Jardins potagers de la Smala : un Plan Wahlen bio 2040

Voir notre vidéo (2 minutes) sur le plan Wahlen bio 2040.

Un risque de «pénurie alimentaire» sur le marché mondial existe, ont averti l’ONU, l’OMS et la FAO en avril 2020 déjà.

Les perturbations liées au Covid-19 dans le commerce international et les chaînes d’approvisionnement alimentaire en sont la cause.
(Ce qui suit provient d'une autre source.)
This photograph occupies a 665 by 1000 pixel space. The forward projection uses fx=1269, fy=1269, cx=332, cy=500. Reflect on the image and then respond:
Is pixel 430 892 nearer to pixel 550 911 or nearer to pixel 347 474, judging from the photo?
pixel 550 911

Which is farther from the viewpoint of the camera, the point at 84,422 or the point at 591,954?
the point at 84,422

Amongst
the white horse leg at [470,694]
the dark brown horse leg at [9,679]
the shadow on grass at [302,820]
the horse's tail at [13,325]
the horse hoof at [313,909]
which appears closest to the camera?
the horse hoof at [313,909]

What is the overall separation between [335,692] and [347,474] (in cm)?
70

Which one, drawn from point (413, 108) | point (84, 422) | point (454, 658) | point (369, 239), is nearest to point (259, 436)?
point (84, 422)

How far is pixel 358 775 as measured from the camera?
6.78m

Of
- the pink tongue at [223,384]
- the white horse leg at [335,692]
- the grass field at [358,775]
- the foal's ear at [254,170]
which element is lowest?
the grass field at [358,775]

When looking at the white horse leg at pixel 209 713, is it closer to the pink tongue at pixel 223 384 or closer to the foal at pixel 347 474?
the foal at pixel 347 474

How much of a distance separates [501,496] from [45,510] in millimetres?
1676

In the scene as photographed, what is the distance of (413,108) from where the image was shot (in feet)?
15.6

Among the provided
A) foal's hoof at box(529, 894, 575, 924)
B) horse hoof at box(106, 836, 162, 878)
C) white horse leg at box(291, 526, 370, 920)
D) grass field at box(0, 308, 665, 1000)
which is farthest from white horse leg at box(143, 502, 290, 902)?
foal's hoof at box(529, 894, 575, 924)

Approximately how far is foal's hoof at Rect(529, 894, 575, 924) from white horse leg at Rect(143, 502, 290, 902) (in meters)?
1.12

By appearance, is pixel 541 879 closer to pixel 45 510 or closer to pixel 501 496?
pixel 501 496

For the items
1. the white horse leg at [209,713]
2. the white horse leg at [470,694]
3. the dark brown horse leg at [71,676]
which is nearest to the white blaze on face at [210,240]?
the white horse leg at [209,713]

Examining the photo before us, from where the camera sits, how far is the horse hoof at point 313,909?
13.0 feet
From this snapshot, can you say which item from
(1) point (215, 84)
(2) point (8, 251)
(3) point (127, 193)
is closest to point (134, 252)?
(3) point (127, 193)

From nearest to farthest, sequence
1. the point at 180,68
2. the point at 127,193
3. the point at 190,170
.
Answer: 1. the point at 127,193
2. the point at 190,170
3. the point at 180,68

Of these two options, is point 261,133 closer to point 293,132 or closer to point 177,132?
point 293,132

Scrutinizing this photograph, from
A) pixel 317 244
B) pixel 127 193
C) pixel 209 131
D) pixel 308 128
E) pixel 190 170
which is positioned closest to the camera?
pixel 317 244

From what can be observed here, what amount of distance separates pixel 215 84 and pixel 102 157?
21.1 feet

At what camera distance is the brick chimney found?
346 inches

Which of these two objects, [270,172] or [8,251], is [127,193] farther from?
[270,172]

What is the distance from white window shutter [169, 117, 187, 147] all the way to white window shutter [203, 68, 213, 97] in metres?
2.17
C’est du sérieux (source : bulletin d’alerte de la FAO).

Et pendant ce temps, chaque fois que nous allons au supermarché, nous restons loin de la souveraineté alimentaire, comme les passagers du Titanic attablés alors que le navire commençait à prendre l’eau …

Le chemin vers la simplicité volontaire des jardins de La Smala

Pendant le confinement du COVID au printemps 2020, on s’est dit qu’un peu plus d’autonomie alimentaire en Suisse serait bien utile.  On a imaginé qu’en 2040, on mange essentiellement ce qu’on produit localement, avec au moins la moitié cultivée autour de nos maisons, dans des jardins potagers  et sans pesticides ou autres agrotoxiques.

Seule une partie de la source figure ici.